Predicting bad SAP performance (Part 3)

After I was clearer on my goal: Predicting a general performance issue (i.e. an incident which is so severe that it will get noticed by almost all users), I can now begin to get more technical.

The most fundamental decision is about the data source. Where do I get reliable data about my SAP systems? In fact, the requirements are pretty high. The input data should be:

  • high quality/accuracy
  • high quantity
  • low latency
  • high diversity (ideally a mix of SAP, database, OS, SAN and LAN measurements)
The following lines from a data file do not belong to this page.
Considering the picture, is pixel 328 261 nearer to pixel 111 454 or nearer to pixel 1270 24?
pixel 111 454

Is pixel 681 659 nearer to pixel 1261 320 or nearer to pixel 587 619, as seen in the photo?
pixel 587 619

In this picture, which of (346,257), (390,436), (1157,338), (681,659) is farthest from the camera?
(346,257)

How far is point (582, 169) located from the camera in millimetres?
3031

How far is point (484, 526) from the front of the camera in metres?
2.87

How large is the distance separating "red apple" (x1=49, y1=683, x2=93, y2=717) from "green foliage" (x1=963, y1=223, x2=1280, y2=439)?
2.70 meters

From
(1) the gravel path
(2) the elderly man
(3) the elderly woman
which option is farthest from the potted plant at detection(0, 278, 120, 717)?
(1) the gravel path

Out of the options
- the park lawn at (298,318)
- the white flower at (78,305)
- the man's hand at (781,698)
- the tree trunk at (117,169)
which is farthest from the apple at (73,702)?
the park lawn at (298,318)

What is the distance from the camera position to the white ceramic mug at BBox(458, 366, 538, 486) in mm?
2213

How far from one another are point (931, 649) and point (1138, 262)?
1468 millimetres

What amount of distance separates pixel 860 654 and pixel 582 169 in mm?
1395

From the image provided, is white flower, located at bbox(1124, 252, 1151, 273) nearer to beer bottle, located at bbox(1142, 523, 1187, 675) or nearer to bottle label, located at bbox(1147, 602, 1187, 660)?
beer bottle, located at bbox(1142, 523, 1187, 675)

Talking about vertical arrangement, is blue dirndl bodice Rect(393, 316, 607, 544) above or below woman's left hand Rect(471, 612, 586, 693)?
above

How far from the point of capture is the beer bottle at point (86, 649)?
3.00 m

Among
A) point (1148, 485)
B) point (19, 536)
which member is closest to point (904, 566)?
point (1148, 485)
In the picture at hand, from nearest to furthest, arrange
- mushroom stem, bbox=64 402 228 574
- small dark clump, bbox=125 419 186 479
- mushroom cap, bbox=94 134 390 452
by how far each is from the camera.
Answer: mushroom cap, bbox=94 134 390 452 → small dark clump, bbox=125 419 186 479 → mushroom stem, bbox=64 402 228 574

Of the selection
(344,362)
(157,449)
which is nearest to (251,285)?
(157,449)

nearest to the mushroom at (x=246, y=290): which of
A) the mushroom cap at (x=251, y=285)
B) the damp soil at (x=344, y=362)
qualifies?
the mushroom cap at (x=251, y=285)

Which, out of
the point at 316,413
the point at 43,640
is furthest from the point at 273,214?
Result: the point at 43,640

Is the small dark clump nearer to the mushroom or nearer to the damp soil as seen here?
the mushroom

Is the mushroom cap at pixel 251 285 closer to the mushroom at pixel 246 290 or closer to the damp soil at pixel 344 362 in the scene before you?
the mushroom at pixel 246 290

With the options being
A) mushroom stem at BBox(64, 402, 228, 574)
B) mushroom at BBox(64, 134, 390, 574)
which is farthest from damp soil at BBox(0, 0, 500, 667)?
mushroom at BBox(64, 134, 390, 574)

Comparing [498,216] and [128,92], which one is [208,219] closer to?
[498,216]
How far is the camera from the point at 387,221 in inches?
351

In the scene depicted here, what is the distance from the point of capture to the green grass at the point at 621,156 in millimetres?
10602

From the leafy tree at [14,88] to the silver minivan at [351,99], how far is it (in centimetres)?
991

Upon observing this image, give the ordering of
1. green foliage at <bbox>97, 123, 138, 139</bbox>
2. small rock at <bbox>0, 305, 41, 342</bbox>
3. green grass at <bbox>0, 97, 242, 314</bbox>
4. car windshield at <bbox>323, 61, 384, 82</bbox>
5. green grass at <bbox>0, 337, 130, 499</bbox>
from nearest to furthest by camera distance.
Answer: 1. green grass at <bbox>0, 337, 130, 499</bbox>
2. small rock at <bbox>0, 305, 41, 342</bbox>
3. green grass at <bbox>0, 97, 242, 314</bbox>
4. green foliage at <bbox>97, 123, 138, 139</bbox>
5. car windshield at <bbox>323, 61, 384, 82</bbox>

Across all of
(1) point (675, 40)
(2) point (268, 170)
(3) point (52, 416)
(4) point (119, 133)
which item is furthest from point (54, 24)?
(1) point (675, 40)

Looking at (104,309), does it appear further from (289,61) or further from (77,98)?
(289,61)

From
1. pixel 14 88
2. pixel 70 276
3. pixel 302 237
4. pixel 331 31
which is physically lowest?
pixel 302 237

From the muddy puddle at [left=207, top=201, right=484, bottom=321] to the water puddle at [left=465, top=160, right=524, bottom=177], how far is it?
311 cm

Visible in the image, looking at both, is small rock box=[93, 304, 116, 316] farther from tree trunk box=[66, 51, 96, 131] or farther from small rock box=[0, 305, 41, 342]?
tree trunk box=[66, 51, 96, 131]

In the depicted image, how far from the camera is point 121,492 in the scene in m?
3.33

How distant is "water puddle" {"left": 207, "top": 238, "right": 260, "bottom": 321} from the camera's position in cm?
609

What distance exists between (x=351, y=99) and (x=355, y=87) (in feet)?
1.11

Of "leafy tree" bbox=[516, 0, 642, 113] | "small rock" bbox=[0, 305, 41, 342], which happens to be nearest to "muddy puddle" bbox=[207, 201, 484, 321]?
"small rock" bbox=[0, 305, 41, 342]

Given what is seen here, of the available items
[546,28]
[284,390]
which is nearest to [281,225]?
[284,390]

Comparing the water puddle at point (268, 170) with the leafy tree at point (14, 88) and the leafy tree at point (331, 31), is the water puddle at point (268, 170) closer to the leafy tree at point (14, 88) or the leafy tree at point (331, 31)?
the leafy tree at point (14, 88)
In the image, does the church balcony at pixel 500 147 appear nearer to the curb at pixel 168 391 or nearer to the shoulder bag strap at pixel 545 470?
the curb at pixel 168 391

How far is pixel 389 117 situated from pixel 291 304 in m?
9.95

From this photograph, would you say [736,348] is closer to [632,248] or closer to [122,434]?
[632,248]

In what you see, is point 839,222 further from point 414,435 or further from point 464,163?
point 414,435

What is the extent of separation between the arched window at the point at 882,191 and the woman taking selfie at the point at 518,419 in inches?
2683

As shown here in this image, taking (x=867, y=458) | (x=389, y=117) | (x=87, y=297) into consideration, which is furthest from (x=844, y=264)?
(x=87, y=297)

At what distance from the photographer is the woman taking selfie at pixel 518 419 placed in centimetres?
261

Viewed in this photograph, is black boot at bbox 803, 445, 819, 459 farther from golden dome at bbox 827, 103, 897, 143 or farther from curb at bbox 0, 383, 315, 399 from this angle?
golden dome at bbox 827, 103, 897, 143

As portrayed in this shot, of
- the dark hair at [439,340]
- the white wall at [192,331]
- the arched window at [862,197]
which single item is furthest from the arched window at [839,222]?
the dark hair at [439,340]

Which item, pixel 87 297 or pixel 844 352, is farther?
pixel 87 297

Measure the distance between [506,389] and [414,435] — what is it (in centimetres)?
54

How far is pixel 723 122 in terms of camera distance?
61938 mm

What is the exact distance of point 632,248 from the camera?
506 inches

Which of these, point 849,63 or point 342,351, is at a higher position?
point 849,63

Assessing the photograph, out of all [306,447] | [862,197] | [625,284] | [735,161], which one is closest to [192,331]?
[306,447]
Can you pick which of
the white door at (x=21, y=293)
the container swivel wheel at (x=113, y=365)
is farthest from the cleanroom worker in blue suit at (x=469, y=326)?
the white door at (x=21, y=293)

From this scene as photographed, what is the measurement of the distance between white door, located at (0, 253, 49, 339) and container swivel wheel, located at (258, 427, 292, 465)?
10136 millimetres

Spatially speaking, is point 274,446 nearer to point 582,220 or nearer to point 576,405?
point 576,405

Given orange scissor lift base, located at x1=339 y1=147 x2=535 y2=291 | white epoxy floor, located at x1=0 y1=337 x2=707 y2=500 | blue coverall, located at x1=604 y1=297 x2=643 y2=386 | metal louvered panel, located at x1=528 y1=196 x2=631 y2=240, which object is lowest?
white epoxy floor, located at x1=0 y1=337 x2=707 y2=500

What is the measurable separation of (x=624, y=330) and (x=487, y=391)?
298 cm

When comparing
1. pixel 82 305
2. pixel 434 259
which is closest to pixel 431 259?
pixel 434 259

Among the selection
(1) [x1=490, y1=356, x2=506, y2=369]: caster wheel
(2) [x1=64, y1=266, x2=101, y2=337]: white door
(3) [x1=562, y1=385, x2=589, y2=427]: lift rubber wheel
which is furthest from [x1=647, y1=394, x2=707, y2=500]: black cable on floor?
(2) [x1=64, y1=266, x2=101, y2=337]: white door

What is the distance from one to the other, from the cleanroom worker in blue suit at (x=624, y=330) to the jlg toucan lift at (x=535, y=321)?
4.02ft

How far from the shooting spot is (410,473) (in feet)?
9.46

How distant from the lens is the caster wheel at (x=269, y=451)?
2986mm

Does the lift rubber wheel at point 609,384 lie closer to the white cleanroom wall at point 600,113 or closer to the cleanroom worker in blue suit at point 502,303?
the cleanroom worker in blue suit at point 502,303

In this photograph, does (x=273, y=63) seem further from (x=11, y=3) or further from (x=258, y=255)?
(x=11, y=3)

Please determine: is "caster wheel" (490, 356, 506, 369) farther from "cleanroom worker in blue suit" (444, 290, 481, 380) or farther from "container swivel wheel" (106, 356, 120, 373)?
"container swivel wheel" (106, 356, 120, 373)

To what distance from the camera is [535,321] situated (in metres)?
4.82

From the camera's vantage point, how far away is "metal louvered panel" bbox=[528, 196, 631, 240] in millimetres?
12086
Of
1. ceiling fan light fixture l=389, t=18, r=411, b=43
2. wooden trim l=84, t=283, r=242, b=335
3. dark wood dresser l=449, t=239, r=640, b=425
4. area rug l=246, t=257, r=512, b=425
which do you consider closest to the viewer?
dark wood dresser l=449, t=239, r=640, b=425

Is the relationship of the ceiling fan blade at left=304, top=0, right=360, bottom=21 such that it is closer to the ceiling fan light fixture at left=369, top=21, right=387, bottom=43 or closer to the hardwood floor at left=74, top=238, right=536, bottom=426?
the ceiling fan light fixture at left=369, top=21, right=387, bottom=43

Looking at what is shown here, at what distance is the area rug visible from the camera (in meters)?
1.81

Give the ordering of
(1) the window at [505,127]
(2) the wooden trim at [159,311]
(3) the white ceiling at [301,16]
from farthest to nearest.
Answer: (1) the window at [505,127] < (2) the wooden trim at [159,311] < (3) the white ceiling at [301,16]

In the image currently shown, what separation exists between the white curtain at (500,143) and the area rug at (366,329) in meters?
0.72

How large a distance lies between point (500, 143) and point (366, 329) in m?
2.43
In my case, the decision was quite easy. The SAP systems get monitored by SAP Focused Run, so simple diagnostics agents were already providing performance metrics about the managed SAP systems to a central database. While FRUN provides various metrics, the diversity is somewhat limited, focusing on SAP and HANA metrics. The biggest obstacle was the retention time. In our case, the Focused Run system kept the data only for 30 days, so I needed to extract them to a local database with a higher retention time.

The central data store of Focused Run is the table MAI_UDM_STORE. It contains the actual performance measurements, together with other monitoring observations. Column CATEGORY of the table MAI_UDM_STORE lists:

  • PERFORM (this is the  data I am interested in)
  • SELFMON (error messages from the monitoring agents or FRUN)
  • AVAIL (availability measurements)
  • EXCEPTIONS (error messages from the monitored SAP systems)
  • CONFIGURE (detection of misconfigurations)

In typical SAP fashion, the data of the table is not in 3rd normal form, and requires some auxiliary tables to make it readable. In the end, I had to join 6 tables to get some human-readable output:

  • MAI_UDM_STORE (raw data, still containing various generated IDs)
  • ACCONTEXTDIR (contains the actual SAP SID)
  • ACEVENTDIR (contains the event names)
  • ACMETRICDIR (contains the metric names)
  • MAI_UDM_PATHS (contains details about the monitoring trees in FRUN)
  • HDB_METRIC_VALID (required only for the HANA metrics, to retrieve a description for them)

The SAP FRUN system is used primarily for monitoring our SAP systems, so I was not allowed to put any additional workload onto it. Luckily, a lightweight HANA-to-HANA database interface was easy to create, and I could replicate my desired data to another HANA database for analysis. Each calendar day about 2 GB of data gets transferred, just shy of 200 million rows.

Luckily, I am a data engineer, so creating that data flow was not very difficult. Now my repository starts filling and I can continue with analyzing the stash next.